More than a decade ago for my master’s degree, I studied the attitudes of nursing students towards people with disabilities.
The literature review for this study showed very clearly that nurses’ interactions are affected when working with people who are ‘different’ in any way. The studies I looked at covered nurses’ attitudes to people with intellectual impairments, mental health issues, brain injuries, and physical impairments.
I undertook this research because of my concern at hearing reports, and frequently observing, negative nursing approaches to caring for people who are different. Society’s perceptions about ‘different’ people were also often reflected in the attitudes of first year nursing students. Clinical placements for nursing students at the time included places like the former Kimberley Hospital, IHC (now IDEA) residences and workplaces, special needs classes in primary and secondary schools, and rehabilitation units in various settings.
These experiences allowed students to learn how to interact and communicate with people of varying abilities; they learnt to value the person and to work alongside and within that person’s abilities. Most of all, they learnt not to judge, not to discriminate, and that all people respond positively to caring, patience, and kindness.
Sadly, these valuable clinical placements are no longer accessible due to the lack of registered nurse (RN) supervision for student nurses. This means that today’s RNs often encounter people who are different for the first time in an acute healthcare environment. In many cases, these nurses find they are ill-prepared to understand, communicate and safely manage an acutely ill person with a significant existing impairment.
I was thinking about this recently as I reflected on the transition of nurses of different ethnicities and cultures into our nursing workforce.
Research shows that communities in many countries are becoming increasingly diverse in terms of their cultural and ethnic mix. This trend is reflected in the changing face of our nursing workforce which, according to the Nursing Council of New Zealand 2011 workforce statistics, is 68 per cent New Zealand European/Pākehā,
7 per cent Māori, and 4 per cent Pacific, with the remaining 21 per cent drawn from a wide range of ethnicities. New Zealand relies heavily on overseas nurses to replace and grow our nursing workforce. Women and men from a wide variety of countries and cultures are also evident in our student nurse population and the internationally qualified RNs who seek New Zealand registration through competency assessment programmes (CAP).
Every year in New Zealand, a proportion of nurses are audited by the Nursing Council to demonstrate that we can meet all the competency indicators including cultural safety, accountability, effective communication, and inter-professional collaboration. We are also bound by the Code of Conduct and Code of Ethics that guide us on upholding our professionalism in practice.
So how is it that nurses from another culture continue to be treated differently when they enter our healthcare workplaces? I would suggest that this arises from the same intolerance shown to people different through disability.
During my many years in clinical practice and as a nurse educator, I have listened to students and RNs, and observed for myself, the discrimination often evident from my nursing colleagues towards nurses of another ethnicity endeavouring to practise in the New Zealand healthcare system.
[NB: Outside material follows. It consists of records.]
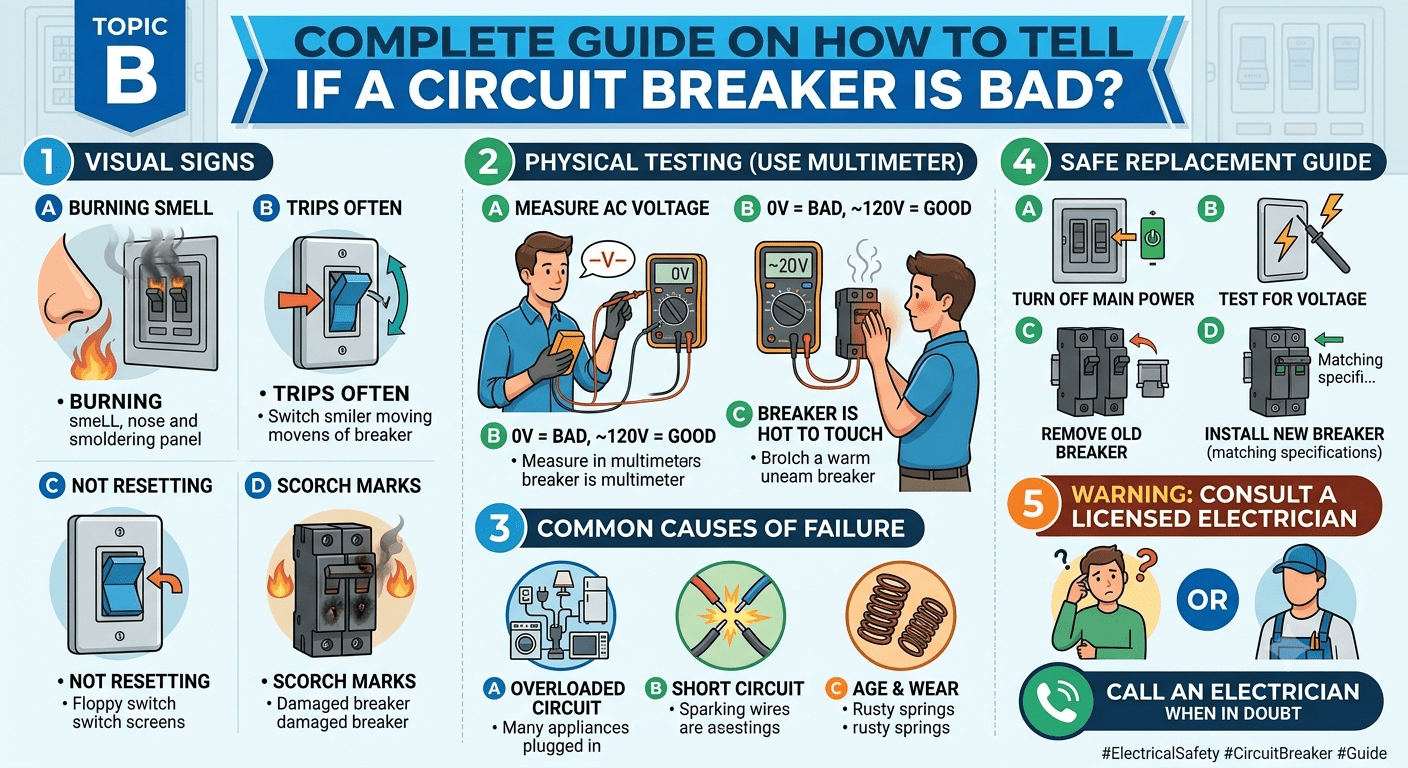 TOPIC
B

COMPLETE GUIDE ON HOW TO TELL IF A CIRCUIT BREAKER IS BAD?

1 VISUAL SIGNS

A BURNING SMELL

• BURNING
smeLL, nose and smoldering panel

B TRIPS OFTEN

• TRIPS OFTEN
• Switch smiler moving movens of breaker

C NOT RESETTING

• NOT RESETTING
• Floppy switch switch screens

D SCORCH MARKS

• SCORCH MARKS
• Damaged breaker damaged breaker

2 PHYSICAL TESTING (USE MULTIMETER)

A MEASURE AC VOLTAGE

–V–

0V

B 0V = BAD, ~120V = GOOD

~20V

B 0V = BAD, ~120V = GOOD
• Measure in multimeters breaker is multimeter

C BREAKER IS HOT TO TOUCH
• Brolch a warm uneam breaker

3 COMMON CAUSES OF FAILURE

A OVERLOADED CIRCUIT
• Many appliances plugged in

B SHORT CIRCUIT
• Sparking wires are asestings

C AGE & WEAR
• Rusty springs
• rusty springs

4 SAFE REPLACEMENT GUIDE

A
TURN OFF MAIN POWER

B
TEST FOR VOLTAGE

C
REMOVE OLD BREAKER

D
Matching specifi...
INSTALL NEW BREAKER (matching specifications)

5 WARNING: CONSULT A LICENSED ELECTRICIAN

OR

CALL AN ELECTRICIAN WHEN IN DOUBT

#ElectricalSafety #CircuitBreaker #Guide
This is not only culturally unsafe but is a total disregard of our professional and inter-professional responsibilities. Rather than facilitating a new nurse’s integration into the team, this negative behaviour creates fear, loss of confidence, mistakes, and increased difficulty communicating in English. This is well documented in the literature.
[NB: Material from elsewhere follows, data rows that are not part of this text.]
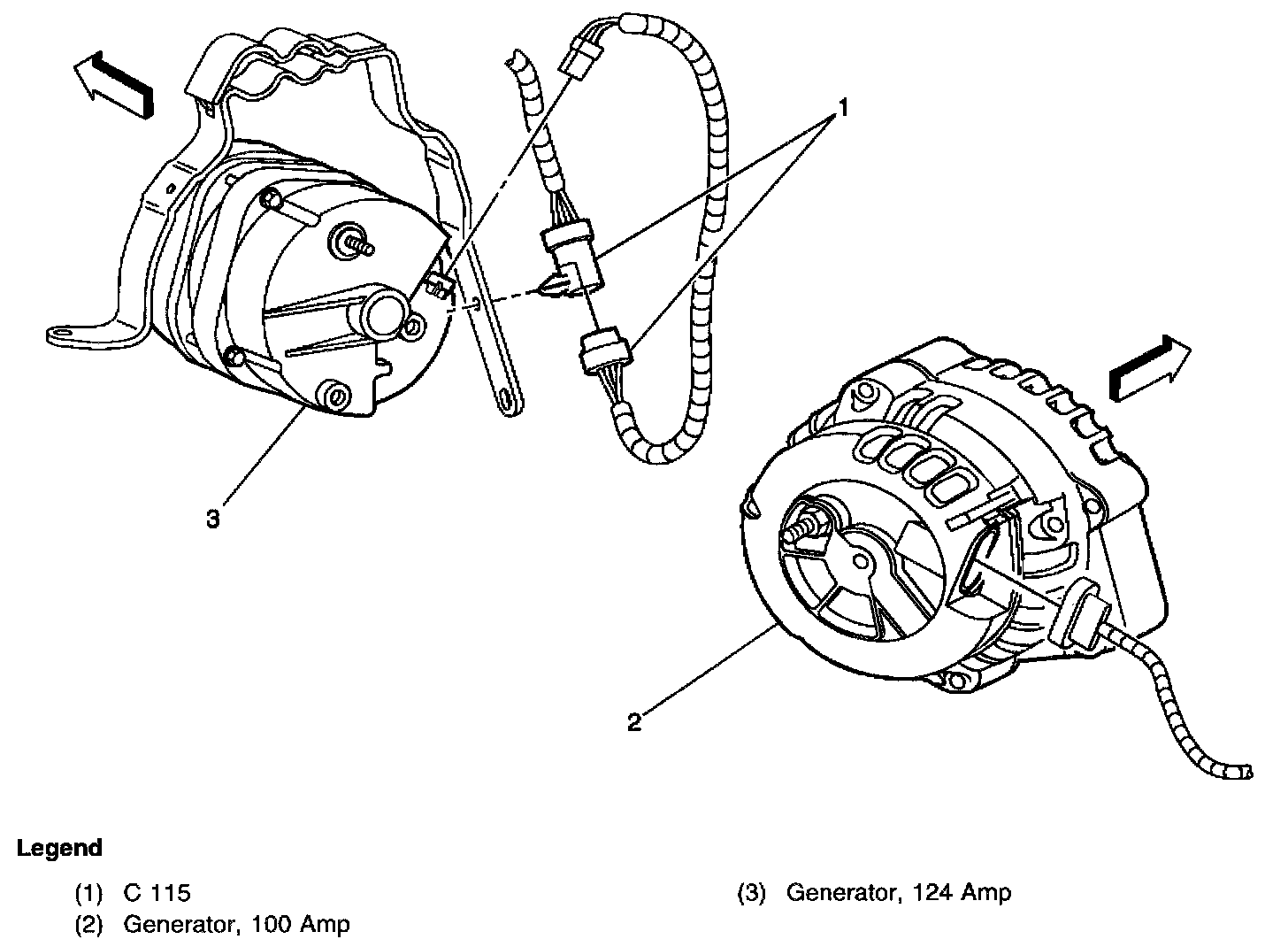 1

3

2

Legend

(1) C 115
(2) Generator, 100 Amp

(3) Generator, 124 Amp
Every nurse has a responsibility to support and encourage other nurses as they transition into working as an RN in New Zealand and becoming a colleague and team member. Some nurses take a little more time, direction, and effort than others but every individual deserves a chance to grow into their new role. We have excellent international RNs who are valued members of their healthcare team but many can readily describe the struggle it was to reach that point.
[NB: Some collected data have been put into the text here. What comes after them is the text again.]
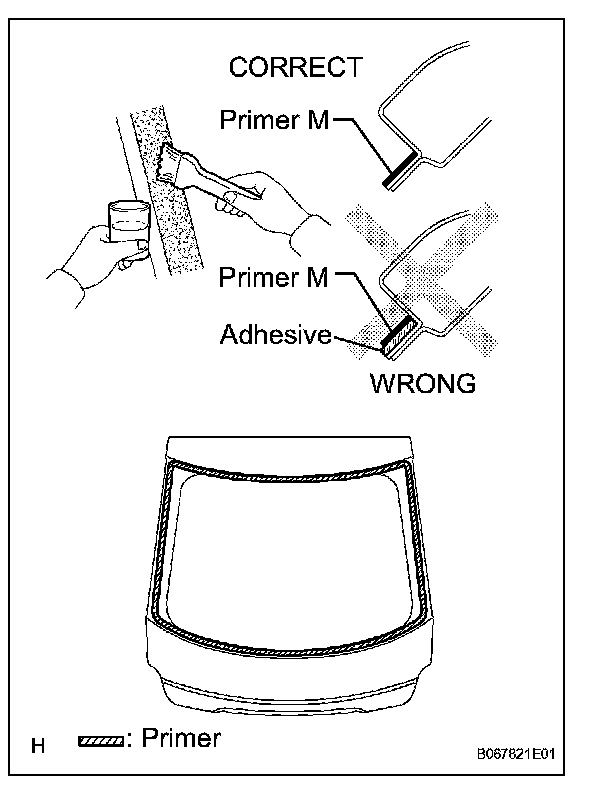 CORRECT

Primer M

Primer M

Adhesive

WRONG

H : Primer

B067821E01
Established RNs also have a significant impact on the experiences of nursing students and new graduates transitioning into the workforce. That impact can range from being empowering and liberating to disempowering and disillusioning; and at times can result in an RN leaving the workforce.
Each and every one of us can think back to our first days as an RN and how frightening that was. We can also name those colleagues who, through their patience and support, made a difference in our developing confidence as a nurse. The Nursing Council Code of Conduct has a new principle on working respectfully with colleagues which I believe also encompasses respecting their cultural needs.
Think about this! Think about your attitude to people who are different and how your professionalism is demonstrated in your practice. Cultural safety in nursing practice encompasses our interactions with clients, colleagues and students; people who are the same and people who are different. We can learn so much from others – parents, children, older adults, people with impairments, and people from other cultures – and we will be personally and professionally richer from that experience. New Zealand needs a multicultural workforce to provide healthcare for our multicultural community and we all have a part to play in achieving this.
Judy Seccombe RN MN (Dist) is a programme leader at UCOL’s nursing school in Palmerston North.